Alıştırmalar »
- a) Günlük yazısına göre Suat Derviş hangi yılda doğmuştur?
- b) Günlük yazısında, bir zamanlar rüyalara giren adamı niteleyen özelliklerin tamamını sıralayın.
- c) Günlük yazısını son cümlesinden sonra sürdürün.

Sayfadan Alıntı »
======

GÜNLÜKLER -62-

GÜNLÜKLER -62-

9 Kasım 2018

Ne E ne de –Yuka’nın çiçeğinde teselli bulamıyordum. Sağanak bu gece başlamış olsaydı sanırım korkudan titrerdim. Okuduklarımdan olmalı. Benim de bir zamanlar rüyalarıma giren siyah pelerinli, yüzü görünmeyen, elinde hançer olan cellat kılıklı adam… Nereden rüyalarıma girdiğini bilmediğim adam. Evet bu gece geçmiş yaşamlardan esinlenen kabusu anımsadım. Yüreğime sapladığı hançer, defalarca defalarca…

Bu da bir hikayeye girebilirdi ama Suat Derviş’in de yazdığı gibi şimdiki yüzyılda korkunç değil komik kalır. Sokak ortasında nereden geldiğini bilemediğin bir kurşun yeter. Ya da bir toplulukta patlayan bir bomba…

Şu yazdıklarım bir etkilenme ile yazılıyor. Hani derler ya, etkilenmemek için okumuyorum. Oysa ben etkilenmek için özellikle okuyorum hatta birkaç kitap aynı anda. Birkaç kitap birden okuyunca daha etkili oluyor. Bunlara önceki okumaların anımsanmasını da eklersek…

1903 doğumlu olan Suat Derviş, ‘Anılar, Paramparça’ kitabında kendi yaşamını anlatıyor. Aslında hayatını yazmak istemişse de kaleme almamış. Bebeklik yıllarını yazmış. Berlin’de geçen yıllarını okuyorum şimdi. Yazar olarak, üstüne üstlük bir kadın yazar olarak verdiği mücadelesini merakla okuyorum. Suat Derviş’in betimlemeleri çok farklı. Benim betimlemelerimin ise yakın geçmişin izlerini taşıdığını biliyordum ama geçmişin de aslında çok yakın bir tarihte  olduğundan habersizdim.

======

Gösterilen Kayıtlar »
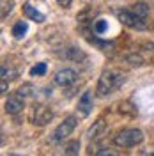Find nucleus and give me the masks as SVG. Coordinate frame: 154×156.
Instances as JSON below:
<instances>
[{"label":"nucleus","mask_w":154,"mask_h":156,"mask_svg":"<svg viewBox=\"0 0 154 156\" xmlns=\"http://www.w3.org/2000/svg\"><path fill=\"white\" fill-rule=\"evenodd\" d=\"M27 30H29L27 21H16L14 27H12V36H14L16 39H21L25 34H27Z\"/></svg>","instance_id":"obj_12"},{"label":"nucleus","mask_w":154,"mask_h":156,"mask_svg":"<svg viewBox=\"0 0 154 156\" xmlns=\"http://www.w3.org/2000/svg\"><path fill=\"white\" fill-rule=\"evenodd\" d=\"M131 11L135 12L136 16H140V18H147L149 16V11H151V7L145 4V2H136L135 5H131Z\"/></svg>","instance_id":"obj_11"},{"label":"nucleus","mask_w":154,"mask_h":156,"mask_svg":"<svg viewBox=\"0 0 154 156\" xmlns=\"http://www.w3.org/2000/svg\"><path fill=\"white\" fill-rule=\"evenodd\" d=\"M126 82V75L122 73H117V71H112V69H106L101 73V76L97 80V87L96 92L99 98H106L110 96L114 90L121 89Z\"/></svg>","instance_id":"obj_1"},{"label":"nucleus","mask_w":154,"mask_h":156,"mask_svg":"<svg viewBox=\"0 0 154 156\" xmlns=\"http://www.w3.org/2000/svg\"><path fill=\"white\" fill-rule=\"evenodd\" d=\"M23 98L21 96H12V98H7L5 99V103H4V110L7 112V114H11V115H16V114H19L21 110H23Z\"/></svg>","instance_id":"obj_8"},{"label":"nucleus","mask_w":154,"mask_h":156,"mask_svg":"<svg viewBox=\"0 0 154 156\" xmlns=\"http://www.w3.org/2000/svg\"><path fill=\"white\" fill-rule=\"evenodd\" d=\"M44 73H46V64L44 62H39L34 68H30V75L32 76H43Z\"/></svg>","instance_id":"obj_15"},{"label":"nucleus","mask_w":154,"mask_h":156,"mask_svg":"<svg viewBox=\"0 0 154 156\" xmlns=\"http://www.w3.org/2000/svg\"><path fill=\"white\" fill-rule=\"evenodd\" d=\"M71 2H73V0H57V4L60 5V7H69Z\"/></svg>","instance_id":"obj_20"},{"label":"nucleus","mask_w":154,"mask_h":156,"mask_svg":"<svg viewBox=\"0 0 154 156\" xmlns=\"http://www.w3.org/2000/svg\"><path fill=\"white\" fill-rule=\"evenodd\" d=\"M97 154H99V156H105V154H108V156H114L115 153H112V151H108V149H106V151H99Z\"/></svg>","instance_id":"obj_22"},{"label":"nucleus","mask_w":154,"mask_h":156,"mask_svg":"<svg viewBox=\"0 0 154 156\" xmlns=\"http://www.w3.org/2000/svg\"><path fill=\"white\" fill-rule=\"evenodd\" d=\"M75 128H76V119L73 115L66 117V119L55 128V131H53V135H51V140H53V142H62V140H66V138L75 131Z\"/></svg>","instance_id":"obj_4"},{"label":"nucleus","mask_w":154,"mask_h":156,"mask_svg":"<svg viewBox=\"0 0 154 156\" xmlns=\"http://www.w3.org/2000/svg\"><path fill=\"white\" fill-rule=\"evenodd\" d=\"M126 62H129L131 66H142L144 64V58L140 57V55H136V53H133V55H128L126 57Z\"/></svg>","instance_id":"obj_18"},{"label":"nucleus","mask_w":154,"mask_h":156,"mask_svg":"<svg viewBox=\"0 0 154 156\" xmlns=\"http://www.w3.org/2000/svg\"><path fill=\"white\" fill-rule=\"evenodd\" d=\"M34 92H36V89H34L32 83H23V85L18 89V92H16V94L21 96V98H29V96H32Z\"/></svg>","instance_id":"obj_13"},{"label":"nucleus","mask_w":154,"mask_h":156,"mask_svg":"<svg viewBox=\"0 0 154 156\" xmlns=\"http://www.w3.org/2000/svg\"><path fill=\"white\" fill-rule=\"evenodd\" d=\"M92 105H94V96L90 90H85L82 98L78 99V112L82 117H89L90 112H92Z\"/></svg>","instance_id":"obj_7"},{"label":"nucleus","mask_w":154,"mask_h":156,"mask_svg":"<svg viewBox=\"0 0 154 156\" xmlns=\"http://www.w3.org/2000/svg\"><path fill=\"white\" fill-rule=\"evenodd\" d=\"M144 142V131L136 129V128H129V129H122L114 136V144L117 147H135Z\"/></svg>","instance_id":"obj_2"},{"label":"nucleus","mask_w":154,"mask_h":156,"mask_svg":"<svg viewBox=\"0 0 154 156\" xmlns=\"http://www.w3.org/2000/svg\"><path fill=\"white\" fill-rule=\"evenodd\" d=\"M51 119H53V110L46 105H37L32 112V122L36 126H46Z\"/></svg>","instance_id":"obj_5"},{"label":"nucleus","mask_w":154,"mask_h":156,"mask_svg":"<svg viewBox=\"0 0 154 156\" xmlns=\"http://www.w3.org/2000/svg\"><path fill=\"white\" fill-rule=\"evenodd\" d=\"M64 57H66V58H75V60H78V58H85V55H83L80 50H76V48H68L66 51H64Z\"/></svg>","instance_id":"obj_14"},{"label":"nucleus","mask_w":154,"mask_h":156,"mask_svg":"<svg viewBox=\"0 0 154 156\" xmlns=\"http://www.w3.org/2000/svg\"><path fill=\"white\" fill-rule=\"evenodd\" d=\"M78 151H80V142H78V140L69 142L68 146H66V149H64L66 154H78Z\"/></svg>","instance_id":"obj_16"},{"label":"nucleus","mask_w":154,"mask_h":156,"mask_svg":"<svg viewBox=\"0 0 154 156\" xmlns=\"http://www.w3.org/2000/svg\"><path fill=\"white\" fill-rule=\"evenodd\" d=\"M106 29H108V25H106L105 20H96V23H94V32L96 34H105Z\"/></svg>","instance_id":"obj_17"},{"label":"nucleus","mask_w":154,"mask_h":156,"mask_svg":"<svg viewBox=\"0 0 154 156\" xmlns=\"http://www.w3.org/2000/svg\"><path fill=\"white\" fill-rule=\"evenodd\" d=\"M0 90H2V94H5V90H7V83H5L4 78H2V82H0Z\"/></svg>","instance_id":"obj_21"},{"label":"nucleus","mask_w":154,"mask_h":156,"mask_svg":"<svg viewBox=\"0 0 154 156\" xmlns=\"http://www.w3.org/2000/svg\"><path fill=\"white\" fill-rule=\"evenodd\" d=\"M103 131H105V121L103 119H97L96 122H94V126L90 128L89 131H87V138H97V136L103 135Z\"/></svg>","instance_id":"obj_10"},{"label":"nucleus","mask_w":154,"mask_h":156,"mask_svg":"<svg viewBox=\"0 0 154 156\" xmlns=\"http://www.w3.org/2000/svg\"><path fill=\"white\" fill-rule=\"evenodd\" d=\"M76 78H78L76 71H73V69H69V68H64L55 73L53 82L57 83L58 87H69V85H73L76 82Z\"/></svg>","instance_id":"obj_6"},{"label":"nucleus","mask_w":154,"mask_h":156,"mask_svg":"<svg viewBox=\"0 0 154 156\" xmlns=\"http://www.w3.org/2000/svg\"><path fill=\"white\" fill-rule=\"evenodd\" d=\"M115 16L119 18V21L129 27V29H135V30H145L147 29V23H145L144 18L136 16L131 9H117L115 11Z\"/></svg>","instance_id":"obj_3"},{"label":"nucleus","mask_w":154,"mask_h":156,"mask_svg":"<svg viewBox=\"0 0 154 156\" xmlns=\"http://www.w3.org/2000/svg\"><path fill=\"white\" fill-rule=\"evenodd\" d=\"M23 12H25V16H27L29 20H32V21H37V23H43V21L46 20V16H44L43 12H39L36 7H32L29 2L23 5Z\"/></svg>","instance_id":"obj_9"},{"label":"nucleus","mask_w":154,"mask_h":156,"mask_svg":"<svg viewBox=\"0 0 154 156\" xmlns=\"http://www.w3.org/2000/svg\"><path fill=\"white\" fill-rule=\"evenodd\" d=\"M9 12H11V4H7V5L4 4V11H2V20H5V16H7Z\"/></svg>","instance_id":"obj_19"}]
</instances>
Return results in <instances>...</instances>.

======

Soruların Cevapları »
- a) 1903

- b) siyah pelerinli; yüzü görünmeyen; elinde hançer olan; cellat kılıklı

- c)
*

Romanlardan çok anılar mı ilgimi çekiyor artık ne? Ya da romanlarıyla birlikte anıları okumak mı? İki roman ve bir anı. İçlerinden biri bitince elimdeki üçüncü romanı eklenecek. Okurken geçmiş bitmiş kapanmış bir dönemi mi izliyor olduğumu düşünüyorum? Her ne olursa olsun, edebiyatımızın gelişimini izlemekten memnunum. Kadınların var oluş hikayeleri. Gerek anılarıyla gerekse de romanlarıyla. Son zamanlarda artık aramızda olmayan kadın yazarları okumayı tercih ediyorum. Zaman öyle hızlı geçiyor ki, okumaktan romanımı yazmaya halen başlayamadım. Okumak daha ilginç geliyor. Selam verme…

Yıllar önce romanların birbirlerinden etkilendiğini okuyorum. Şimdi de öyle. Ama bu açık bir şekilde roman içinde anılıyor. Yazarın adı ya da romanın adı. Hatta bazen roman karakteri bile yer alabiliyor. Buna selam verme deniyor sanırım.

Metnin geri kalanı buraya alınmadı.